Wednesday, March 30, 2016

#2,053. Shadows (1922)


Directed By: Tom Forman

Starring: Lon Chaney, Marguerite De La Motte, Harrison Ford



Tag line: "The Greatest Story Ever Told in Motion Pictures"

Trivia: This movie was adapted from a story titled Ching Ching Chinaman by Wilbur Daniel Steele







Shadows is a difficult film to review. On the one hand, it features the great Lon Chaney, who delivers yet another impressive performance. Unfortunately, the character he’s portraying, a Chinese man named Yen Sin, is, in many ways, a stereotype. If you accept the movie as a product of its time, there’s a good chance you’ll come away impressed, if not with the story itself (which is a tad slow, and too melodramatic), then definitely with Chaney (his Yen Sin is one of the most sympathetic individuals in the movie, not to mention the wisest). Just be prepared to cringe at some of the title cards whenever his character “speaks”.

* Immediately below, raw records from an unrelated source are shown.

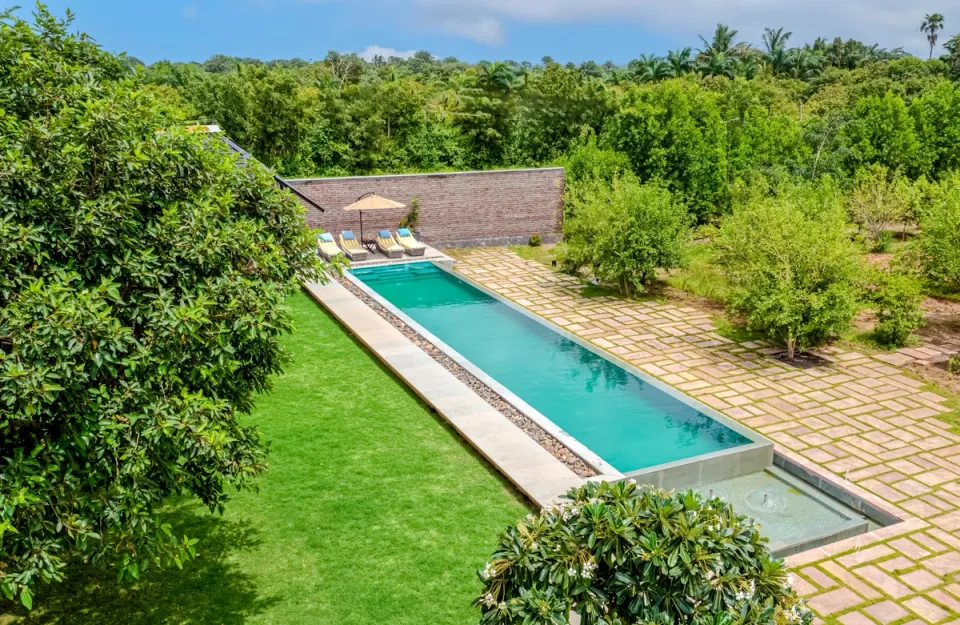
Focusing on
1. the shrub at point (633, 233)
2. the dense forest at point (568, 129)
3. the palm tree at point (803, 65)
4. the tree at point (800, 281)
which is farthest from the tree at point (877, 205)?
the palm tree at point (803, 65)

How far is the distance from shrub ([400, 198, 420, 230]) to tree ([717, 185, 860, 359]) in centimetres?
1176

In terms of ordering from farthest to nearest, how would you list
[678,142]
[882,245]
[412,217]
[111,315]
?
1. [678,142]
2. [412,217]
3. [882,245]
4. [111,315]

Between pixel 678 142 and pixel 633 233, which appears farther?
pixel 678 142

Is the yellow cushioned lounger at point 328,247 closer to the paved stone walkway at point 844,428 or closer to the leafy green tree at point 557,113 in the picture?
the paved stone walkway at point 844,428

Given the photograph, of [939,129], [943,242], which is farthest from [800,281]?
[939,129]

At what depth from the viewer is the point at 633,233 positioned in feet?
58.5

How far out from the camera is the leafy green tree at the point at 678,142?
26531 mm

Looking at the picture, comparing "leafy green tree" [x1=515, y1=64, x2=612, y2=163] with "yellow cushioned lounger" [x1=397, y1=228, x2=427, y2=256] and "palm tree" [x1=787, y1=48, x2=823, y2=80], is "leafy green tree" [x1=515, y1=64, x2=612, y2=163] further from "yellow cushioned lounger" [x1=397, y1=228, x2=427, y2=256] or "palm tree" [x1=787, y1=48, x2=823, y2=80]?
"palm tree" [x1=787, y1=48, x2=823, y2=80]

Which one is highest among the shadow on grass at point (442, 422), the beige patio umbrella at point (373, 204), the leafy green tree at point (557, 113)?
the leafy green tree at point (557, 113)

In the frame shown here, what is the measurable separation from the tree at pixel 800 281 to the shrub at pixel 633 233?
2.87 m

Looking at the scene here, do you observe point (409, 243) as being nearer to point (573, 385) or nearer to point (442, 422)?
point (573, 385)

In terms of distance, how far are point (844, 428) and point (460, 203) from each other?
1560 centimetres

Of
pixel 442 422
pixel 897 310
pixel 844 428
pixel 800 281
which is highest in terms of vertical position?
pixel 800 281

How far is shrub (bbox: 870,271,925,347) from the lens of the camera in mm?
14891
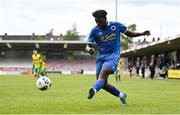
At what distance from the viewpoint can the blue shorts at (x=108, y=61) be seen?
12.5 metres

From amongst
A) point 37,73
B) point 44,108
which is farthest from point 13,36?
point 44,108

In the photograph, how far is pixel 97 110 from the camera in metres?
12.1

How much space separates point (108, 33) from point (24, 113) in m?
2.75

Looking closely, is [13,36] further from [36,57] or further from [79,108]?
[79,108]

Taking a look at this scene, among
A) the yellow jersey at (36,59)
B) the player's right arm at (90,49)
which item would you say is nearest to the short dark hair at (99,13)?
the player's right arm at (90,49)

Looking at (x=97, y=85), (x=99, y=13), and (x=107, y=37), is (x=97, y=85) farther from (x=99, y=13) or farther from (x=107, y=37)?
(x=99, y=13)

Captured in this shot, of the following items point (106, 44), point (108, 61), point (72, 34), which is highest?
point (72, 34)

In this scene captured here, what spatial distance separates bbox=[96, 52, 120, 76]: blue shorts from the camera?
1249cm

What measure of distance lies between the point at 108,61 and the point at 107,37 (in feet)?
1.81

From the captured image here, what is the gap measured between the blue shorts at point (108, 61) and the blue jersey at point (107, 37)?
0.09m

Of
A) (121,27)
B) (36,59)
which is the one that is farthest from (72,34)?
(121,27)

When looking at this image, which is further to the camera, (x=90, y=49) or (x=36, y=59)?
(x=36, y=59)

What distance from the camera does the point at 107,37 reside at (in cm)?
1259

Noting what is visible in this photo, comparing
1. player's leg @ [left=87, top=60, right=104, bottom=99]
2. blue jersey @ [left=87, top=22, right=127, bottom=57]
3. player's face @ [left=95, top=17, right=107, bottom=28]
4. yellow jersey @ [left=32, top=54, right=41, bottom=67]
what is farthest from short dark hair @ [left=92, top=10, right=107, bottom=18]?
yellow jersey @ [left=32, top=54, right=41, bottom=67]
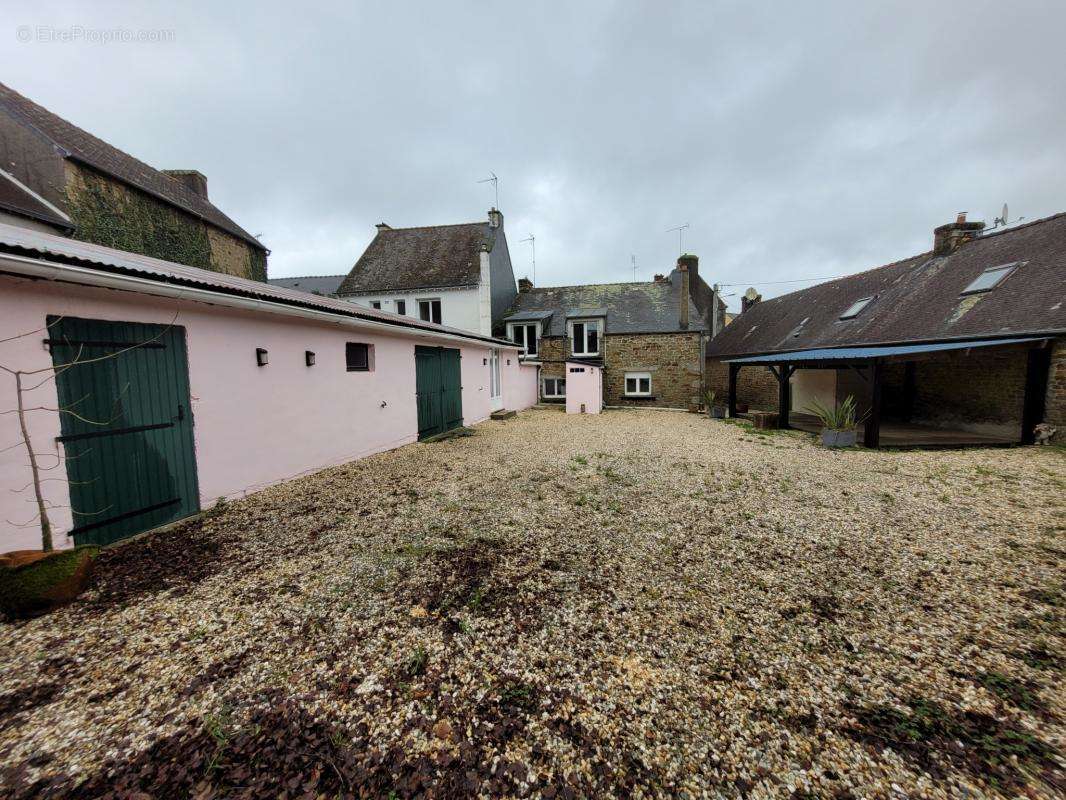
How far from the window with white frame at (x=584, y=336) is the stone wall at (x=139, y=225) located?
15.7 meters

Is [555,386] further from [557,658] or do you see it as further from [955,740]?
[955,740]

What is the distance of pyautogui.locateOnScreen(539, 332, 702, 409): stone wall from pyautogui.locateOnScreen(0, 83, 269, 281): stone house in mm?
15324

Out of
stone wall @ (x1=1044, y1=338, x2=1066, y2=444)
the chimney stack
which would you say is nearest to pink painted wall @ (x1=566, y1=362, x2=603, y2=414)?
the chimney stack

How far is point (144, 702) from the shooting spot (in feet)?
7.44

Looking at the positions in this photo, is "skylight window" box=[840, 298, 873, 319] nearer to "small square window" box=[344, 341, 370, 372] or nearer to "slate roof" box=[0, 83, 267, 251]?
"small square window" box=[344, 341, 370, 372]

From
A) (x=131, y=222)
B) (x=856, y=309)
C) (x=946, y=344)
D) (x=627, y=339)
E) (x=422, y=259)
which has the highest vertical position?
(x=422, y=259)

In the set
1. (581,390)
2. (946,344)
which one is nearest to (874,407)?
→ (946,344)

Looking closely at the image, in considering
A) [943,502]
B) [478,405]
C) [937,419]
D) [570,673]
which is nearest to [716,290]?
[937,419]

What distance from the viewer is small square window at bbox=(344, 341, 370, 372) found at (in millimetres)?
7730

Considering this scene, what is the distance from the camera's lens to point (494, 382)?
49.7 ft

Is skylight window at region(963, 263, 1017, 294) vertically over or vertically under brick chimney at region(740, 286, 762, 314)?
under

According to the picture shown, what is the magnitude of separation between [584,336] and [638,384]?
11.9 feet

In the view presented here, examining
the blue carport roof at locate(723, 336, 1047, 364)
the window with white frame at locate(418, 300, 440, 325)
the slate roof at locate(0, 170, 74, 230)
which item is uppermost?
the slate roof at locate(0, 170, 74, 230)

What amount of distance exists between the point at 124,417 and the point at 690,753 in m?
5.94
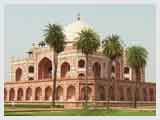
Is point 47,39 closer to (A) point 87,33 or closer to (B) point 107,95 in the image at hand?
(A) point 87,33

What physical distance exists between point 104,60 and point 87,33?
11260 mm

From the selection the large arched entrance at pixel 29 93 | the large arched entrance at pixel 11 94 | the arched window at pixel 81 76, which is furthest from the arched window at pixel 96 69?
the large arched entrance at pixel 11 94

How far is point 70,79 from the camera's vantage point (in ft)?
108

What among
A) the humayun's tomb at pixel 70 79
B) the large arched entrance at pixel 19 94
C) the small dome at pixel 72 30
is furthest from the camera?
the small dome at pixel 72 30

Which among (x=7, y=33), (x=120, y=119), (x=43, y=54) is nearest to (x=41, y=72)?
(x=43, y=54)

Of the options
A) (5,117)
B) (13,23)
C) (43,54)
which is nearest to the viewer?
(5,117)

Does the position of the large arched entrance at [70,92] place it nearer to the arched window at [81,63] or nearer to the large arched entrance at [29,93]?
the arched window at [81,63]

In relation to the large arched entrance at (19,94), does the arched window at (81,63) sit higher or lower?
higher

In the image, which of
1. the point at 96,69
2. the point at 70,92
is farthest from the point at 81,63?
the point at 70,92

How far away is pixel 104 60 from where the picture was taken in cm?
3662

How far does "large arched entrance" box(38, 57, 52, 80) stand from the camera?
38.1 meters

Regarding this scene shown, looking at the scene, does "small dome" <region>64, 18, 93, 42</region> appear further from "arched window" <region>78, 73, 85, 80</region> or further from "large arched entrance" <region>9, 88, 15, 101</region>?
"large arched entrance" <region>9, 88, 15, 101</region>

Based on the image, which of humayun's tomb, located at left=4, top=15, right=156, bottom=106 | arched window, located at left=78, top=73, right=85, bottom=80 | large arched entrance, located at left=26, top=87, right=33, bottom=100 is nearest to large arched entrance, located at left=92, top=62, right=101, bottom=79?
humayun's tomb, located at left=4, top=15, right=156, bottom=106

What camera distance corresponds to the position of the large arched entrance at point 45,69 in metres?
38.1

In the fishing village of Urkey, situated on the coast of Maine, there lives a kind, sensitive young woman named Sympathy Gibbs (Marguerite De La Motte), whose husband Daniel (Walter Long) mistreats her horribly. The town’s most prestigious citizen, Nate Snow (John St. Polis), is secretly in love with Sympathy, and despises the way the brutish Daniel takes out his frustrations on her. One night, shortly after Daniel and his fellow fishermen have headed out to sea, a fierce storm rolls in, and when the sun comes up the next morning, the good people of Urkey, including Sympathy, are met with the devastating news that their loved ones did not survive the ordeal. In fact, only a handful of men made their way back to land, one of whom was Chinese immigrant Yen Sin (Chaney), whose ship was destroyed in the storm. Despite being tormented by the locals for his “heathen” beliefs, Yen Sin settles down in Urkey, and quickly gets a job cleaning clothes.

Seizing the opportunity, Nate Snow tries to cozy up to the recently-widowed Sympathy, only to be upstaged by new minister John Malden (Harrison Ford, though obviously not ‘that’ Harrison Ford). Making it his personal mission to convert Yen Sin to Christianity, Malden also falls head over heels in love with Sympathy, and before long the two are married. Their wedded bliss is cut short, however, when Malden learns that Daniel Gibbs may not be dead after all!

An occasionally sappy, overly dramatic film with pacing issues, Shadows also featured the incomparable Lon Chaney, who (as he’d eventually do in both The Phantom of the Opera and The Hunchback of Notre Dame) disappears behind layers of make-up to fully embody the part of the elderly Yen Sin. Alas, Yen Sin is also a stereotypical Asian, who washes clothes for a living and mispronounces words (it took me a while to realize that “flen’ was his way of saying “friend”). It’s an unfortunate characterization, especially when you consider how strong Chaney’s performance is otherwise (from his mannerisms down to the contemplative look in his eye). As he’d do many times throughout his career, Lon Chaney made Shadows a memorable film, though in this case it was for both the right and wrong reasons.